L’universitaire constantinois était aussi agitateur d’idées, très présent sur les terrains de la réflexion et de l’opinion. Touche à tout, il faisait partie des rares universitaires qui produisaient dans leur domaine et au-delà. Professeur des universités, titulaire d’un doctorat d’Etat en sociologie et d’un diplôme d’études approfondies en « Histoire des civilisations », le Pr Merdaci était enseignant à l’université de Constantine, et auteur prolifique, connu pour ses ouvrages consacrés au Mouvement national, à la politique, à la musique algérienne et à l’histoire de la ville de Constantine.
Dans son dernier essai politique, GPRA, un mandat historique, il tente de rendre justice à cette institution, toujours otage d’un imposant silence d’Etat 60 ans après sa naissance, et invite, en conclusion, à « libérer l’histoire des peurs, des mensonges et des occultations. » Elevé avec ses frères et sœurs au quartier mythique de Rebaïn Cherif, dans le Vieux Constantine, Abdelmadjid est né en 1945 à Mila où son père, Hadj Ahcene, était en poste comme magistrat musulman.

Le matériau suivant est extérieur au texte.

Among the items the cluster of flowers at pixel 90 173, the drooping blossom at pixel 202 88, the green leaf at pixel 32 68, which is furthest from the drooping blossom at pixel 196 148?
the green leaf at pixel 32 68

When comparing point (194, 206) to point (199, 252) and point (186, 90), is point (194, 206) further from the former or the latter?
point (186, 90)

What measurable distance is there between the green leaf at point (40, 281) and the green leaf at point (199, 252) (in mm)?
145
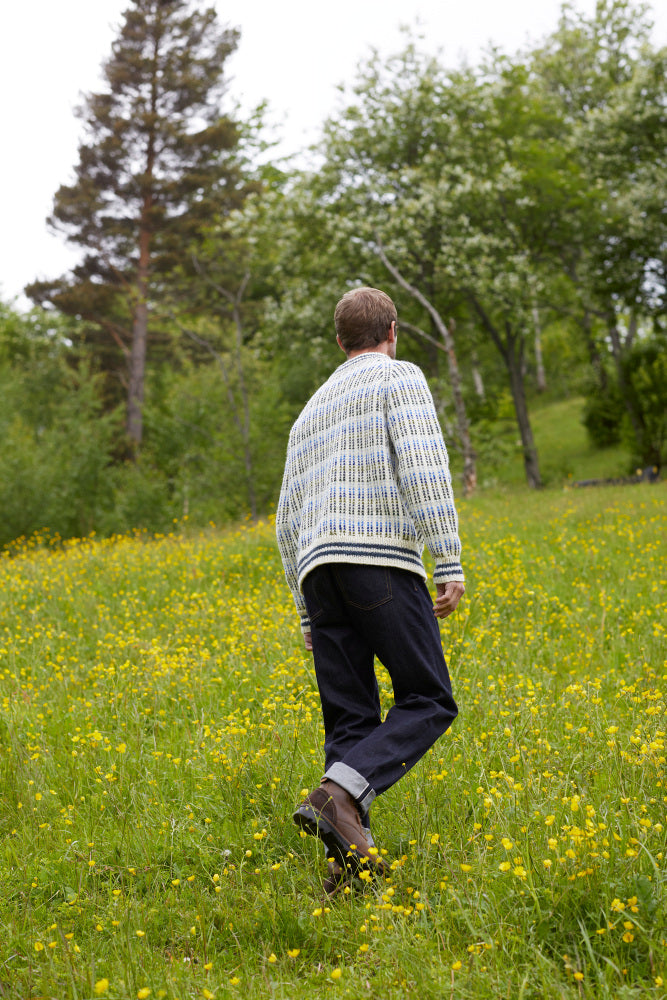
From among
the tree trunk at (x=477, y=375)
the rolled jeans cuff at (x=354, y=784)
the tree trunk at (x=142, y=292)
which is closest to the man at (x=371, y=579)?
the rolled jeans cuff at (x=354, y=784)

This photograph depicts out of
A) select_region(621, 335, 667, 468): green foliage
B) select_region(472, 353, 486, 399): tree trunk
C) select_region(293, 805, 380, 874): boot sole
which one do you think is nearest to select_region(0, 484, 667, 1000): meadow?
select_region(293, 805, 380, 874): boot sole

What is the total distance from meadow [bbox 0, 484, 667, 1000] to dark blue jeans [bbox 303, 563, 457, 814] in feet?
1.03

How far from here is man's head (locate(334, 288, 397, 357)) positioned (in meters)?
3.17

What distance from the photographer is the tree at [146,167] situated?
22781 millimetres

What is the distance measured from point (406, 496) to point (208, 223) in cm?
2160

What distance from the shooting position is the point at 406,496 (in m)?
2.92

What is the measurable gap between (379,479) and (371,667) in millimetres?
721

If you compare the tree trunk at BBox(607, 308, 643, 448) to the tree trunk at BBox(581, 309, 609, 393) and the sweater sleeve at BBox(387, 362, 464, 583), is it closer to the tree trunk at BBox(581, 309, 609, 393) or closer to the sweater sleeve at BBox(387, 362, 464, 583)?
the tree trunk at BBox(581, 309, 609, 393)

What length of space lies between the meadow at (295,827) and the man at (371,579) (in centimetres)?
32

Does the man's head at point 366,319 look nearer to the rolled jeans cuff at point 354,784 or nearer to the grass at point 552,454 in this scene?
the rolled jeans cuff at point 354,784

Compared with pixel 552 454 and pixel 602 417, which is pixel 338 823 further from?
pixel 552 454

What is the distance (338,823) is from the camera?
9.04ft

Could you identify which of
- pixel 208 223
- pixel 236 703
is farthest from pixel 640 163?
pixel 236 703

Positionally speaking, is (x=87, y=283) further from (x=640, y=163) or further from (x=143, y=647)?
(x=143, y=647)
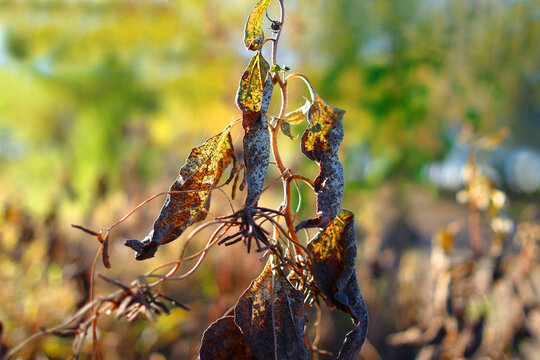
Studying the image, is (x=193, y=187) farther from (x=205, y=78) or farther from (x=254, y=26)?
(x=205, y=78)

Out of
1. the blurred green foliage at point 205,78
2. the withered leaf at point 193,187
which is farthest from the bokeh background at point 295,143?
the withered leaf at point 193,187

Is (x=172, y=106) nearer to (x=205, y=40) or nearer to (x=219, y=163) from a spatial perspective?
(x=205, y=40)

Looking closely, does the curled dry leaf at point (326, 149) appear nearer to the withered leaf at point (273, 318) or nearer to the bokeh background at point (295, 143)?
the withered leaf at point (273, 318)

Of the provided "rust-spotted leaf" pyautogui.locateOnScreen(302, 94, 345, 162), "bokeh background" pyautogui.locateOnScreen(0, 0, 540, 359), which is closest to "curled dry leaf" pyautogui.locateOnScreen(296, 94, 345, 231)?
"rust-spotted leaf" pyautogui.locateOnScreen(302, 94, 345, 162)

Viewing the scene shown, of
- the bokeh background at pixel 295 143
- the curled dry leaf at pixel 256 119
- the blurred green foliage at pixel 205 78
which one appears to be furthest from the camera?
the blurred green foliage at pixel 205 78

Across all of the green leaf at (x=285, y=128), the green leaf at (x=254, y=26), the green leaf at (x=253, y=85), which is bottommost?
the green leaf at (x=285, y=128)

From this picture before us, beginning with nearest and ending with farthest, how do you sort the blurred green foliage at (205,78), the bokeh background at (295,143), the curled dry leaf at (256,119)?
the curled dry leaf at (256,119) < the bokeh background at (295,143) < the blurred green foliage at (205,78)

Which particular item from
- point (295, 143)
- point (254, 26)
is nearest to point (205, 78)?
point (295, 143)
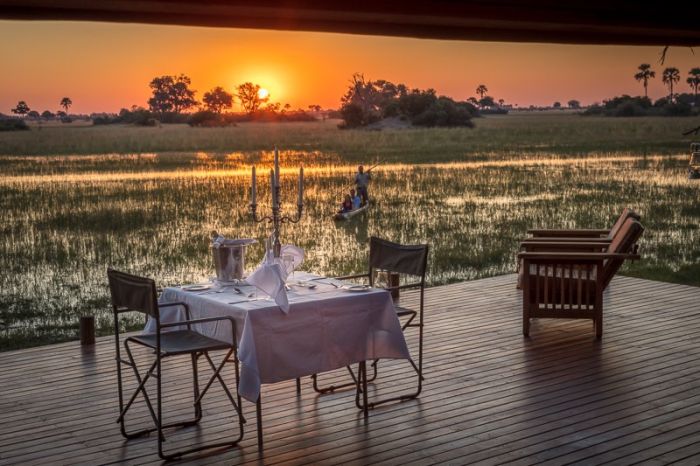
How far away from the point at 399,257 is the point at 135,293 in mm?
1512

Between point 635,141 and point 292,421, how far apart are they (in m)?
35.8

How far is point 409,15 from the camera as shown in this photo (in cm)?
228

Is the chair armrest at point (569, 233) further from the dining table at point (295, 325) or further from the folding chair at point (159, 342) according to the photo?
the folding chair at point (159, 342)

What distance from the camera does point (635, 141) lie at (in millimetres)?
38375

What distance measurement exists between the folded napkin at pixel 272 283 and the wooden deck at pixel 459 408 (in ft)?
2.25

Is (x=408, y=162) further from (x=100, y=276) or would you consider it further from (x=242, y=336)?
(x=242, y=336)

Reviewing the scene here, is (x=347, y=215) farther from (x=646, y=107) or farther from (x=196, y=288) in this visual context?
(x=646, y=107)

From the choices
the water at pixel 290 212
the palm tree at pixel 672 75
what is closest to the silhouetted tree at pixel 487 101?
the palm tree at pixel 672 75

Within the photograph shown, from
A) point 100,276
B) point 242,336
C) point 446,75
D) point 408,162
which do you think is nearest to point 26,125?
point 446,75

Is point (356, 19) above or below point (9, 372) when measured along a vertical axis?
above

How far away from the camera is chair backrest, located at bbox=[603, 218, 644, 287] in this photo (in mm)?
6734

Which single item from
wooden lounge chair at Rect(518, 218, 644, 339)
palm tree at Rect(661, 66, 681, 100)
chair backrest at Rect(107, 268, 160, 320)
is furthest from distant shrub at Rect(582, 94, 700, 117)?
chair backrest at Rect(107, 268, 160, 320)

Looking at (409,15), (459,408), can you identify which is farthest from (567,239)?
(409,15)

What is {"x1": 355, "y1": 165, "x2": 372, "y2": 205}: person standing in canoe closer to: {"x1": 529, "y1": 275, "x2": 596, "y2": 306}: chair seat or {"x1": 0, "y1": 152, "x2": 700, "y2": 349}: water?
{"x1": 0, "y1": 152, "x2": 700, "y2": 349}: water
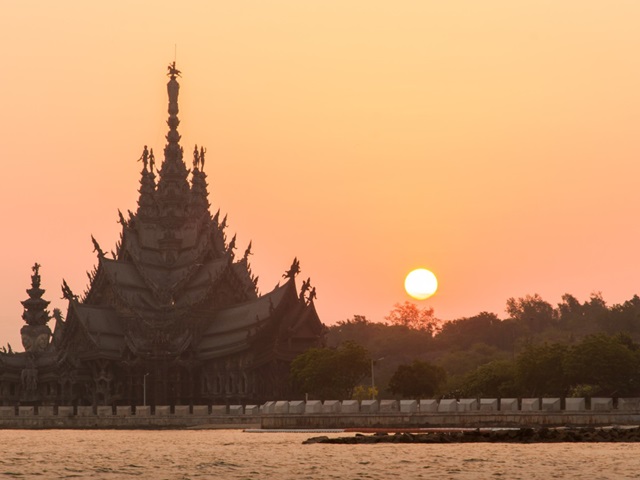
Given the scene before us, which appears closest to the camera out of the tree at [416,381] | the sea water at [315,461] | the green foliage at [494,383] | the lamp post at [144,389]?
the sea water at [315,461]

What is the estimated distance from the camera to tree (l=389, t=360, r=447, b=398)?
120812 mm

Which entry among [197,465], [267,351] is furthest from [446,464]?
[267,351]

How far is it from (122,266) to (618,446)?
93.3 metres

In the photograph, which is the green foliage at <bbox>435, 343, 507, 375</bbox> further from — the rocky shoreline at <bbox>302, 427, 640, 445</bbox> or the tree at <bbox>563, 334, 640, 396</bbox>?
the rocky shoreline at <bbox>302, 427, 640, 445</bbox>

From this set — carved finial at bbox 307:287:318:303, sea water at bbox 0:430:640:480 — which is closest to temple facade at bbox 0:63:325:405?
carved finial at bbox 307:287:318:303

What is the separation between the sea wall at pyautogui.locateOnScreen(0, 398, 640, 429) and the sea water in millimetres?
12130

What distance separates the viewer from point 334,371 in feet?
424

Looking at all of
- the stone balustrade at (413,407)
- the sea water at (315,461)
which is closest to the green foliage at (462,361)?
the stone balustrade at (413,407)

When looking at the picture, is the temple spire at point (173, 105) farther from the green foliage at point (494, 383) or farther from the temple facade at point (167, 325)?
the green foliage at point (494, 383)

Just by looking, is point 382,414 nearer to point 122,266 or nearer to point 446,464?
point 446,464

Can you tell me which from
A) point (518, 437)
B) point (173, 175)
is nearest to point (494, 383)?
point (518, 437)

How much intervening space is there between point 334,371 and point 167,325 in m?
29.8

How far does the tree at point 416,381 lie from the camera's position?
121 meters

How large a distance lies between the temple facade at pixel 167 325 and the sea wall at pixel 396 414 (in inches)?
603
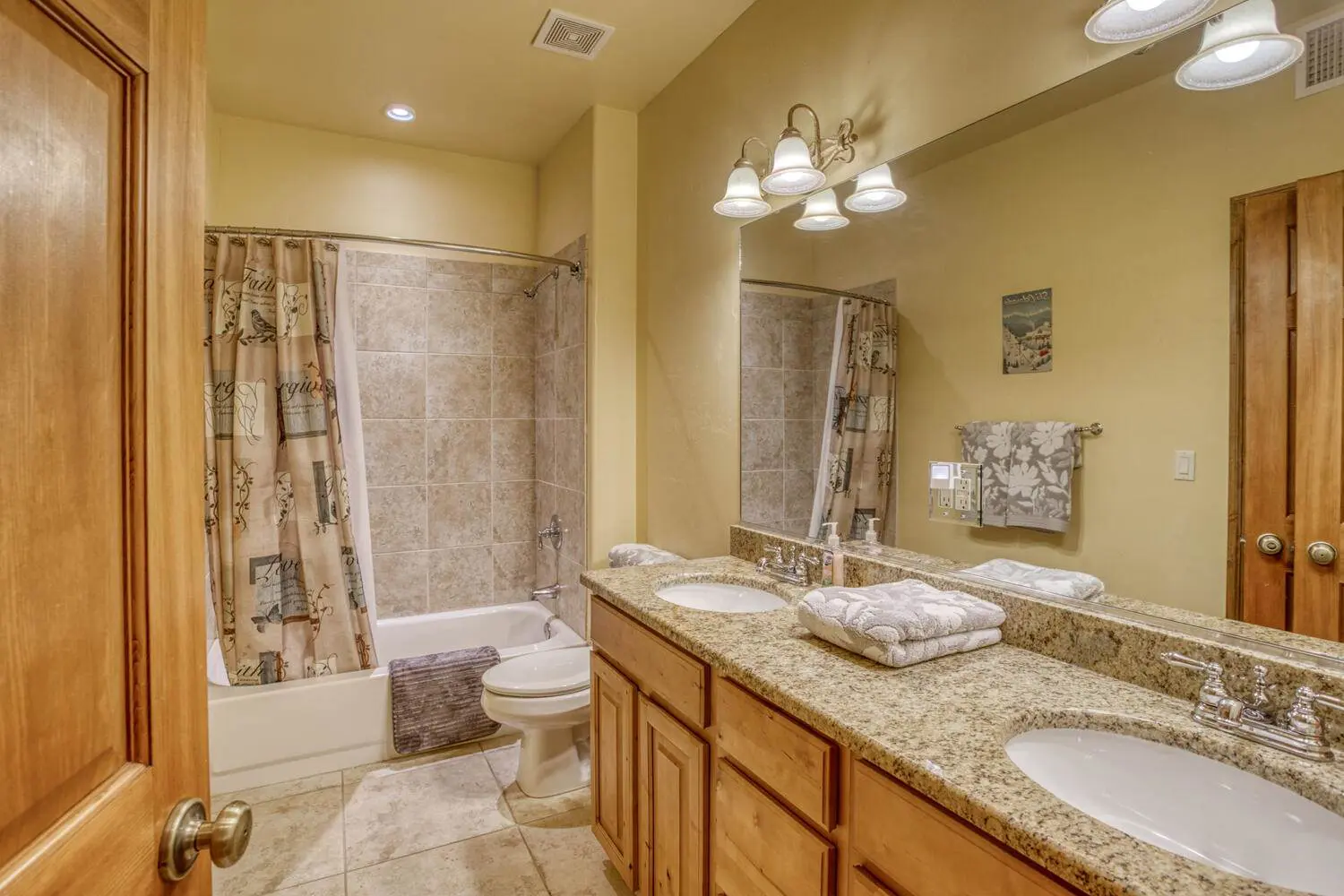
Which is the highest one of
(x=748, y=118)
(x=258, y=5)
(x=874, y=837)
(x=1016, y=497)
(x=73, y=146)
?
(x=258, y=5)

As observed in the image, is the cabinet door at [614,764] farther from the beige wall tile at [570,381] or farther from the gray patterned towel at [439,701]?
the beige wall tile at [570,381]

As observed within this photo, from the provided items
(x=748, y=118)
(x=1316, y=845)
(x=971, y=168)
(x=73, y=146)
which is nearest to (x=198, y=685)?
(x=73, y=146)

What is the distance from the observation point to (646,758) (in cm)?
162

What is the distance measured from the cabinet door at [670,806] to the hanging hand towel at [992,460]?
0.80 metres

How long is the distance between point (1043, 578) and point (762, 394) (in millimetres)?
1031

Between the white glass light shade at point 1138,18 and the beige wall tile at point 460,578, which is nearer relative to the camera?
the white glass light shade at point 1138,18

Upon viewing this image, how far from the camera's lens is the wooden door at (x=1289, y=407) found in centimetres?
94

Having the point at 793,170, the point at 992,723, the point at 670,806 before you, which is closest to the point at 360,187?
the point at 793,170

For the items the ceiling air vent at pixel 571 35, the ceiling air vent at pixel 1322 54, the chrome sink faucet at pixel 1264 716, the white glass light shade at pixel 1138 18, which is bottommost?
the chrome sink faucet at pixel 1264 716

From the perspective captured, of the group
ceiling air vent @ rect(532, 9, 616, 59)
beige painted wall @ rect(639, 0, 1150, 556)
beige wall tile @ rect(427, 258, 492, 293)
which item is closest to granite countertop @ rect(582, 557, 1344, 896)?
beige painted wall @ rect(639, 0, 1150, 556)

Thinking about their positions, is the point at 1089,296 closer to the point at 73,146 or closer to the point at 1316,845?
the point at 1316,845

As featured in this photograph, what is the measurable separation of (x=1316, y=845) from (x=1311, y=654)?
317mm

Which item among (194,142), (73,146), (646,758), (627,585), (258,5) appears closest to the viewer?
(73,146)

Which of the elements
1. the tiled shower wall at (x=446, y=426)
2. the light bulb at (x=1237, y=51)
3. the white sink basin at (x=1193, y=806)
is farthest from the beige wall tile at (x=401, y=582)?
the light bulb at (x=1237, y=51)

Un opposant au coup d’Etat de 1965
Il vient tôt à la politique et fait partie des opposants au coup d’Etat contre Ben Bella en 1965 dans le cadre de l’ORP et réprimés durement par le régime putschiste. Sa trajectoire universitaire sera toujours doublée de sa trajectoire politique.
Assumant l’idéal progressiste, l’universitaire a toujours fait en sorte d’intervenir dans les débats sur les questions nationales, affichant un patriotisme farouche. Pour ce faire, il signe en tant que journaliste dans de nombreuses publications, notamment depuis l’avènement du pluralisme médiatique, et produit des contributions écrites toujours remarquées dans la presse algérienne.
Féru de musique et son premier amour musical, le malouf, il publie aussi le Dictionnaire des musiques et musiciens de Constantine, un outil utile pour les jeunes chercheurs, mais aussi un ouvrage sur le chaâbi, Compagnons de Sidi Gassouma.
Contribuant largement à enrichir l’histoire culturelle de sa ville léguée à la postériorité, il écrit aussi Constantine sur scènes – Contribution à l’histoire du théâtre constantinois ; Constantine, citadelle de vertige et Tata, une femme dans la ville. La diversité et la consistance de son œuvre a fait de lui l’intellectuel qu’on regrette aujourd’hui.
Dans un communiqué de la présidence de la République, le président Abdelmadjid Tebboune a adressé hier vendredi un message de condoléances à la famille Merdaci, saluant « les contributions du défunt dans l’enrichissement de la pensée et de l’histoire ».
L’historien Benjamin Stora n’a pas manqué, de son côté, de réagir à la nouvelle en publiant un statut Facebook avec sa photo en compagnie du défunt et ce commentaire : « 1er novembre 2014 à Constantine, avec mon frère, mon ami, le grand historien Abdelmadjid Merdaci. Il est mort cette nuit, ma peine est immense. » Peine largement partagée, notamment sur les réseaux sociaux, envahis massivement par un flux d’expressions de tristesse et des messages de condoléances. Le défunt a été enterré hier à Constantine, parmi les siens.
Benjamin Stora et Abdelmadjid Merdaci en 2014 à Constanitine
Benjamin Stora, Abdelmadjid Merdaci : dialogue autour des images
Cette rencontre a eu lieu le 24 janvier 2012, dans le cadre du programme « La guerre d’Algérie : images et représentations », au Forum des images, à Paris.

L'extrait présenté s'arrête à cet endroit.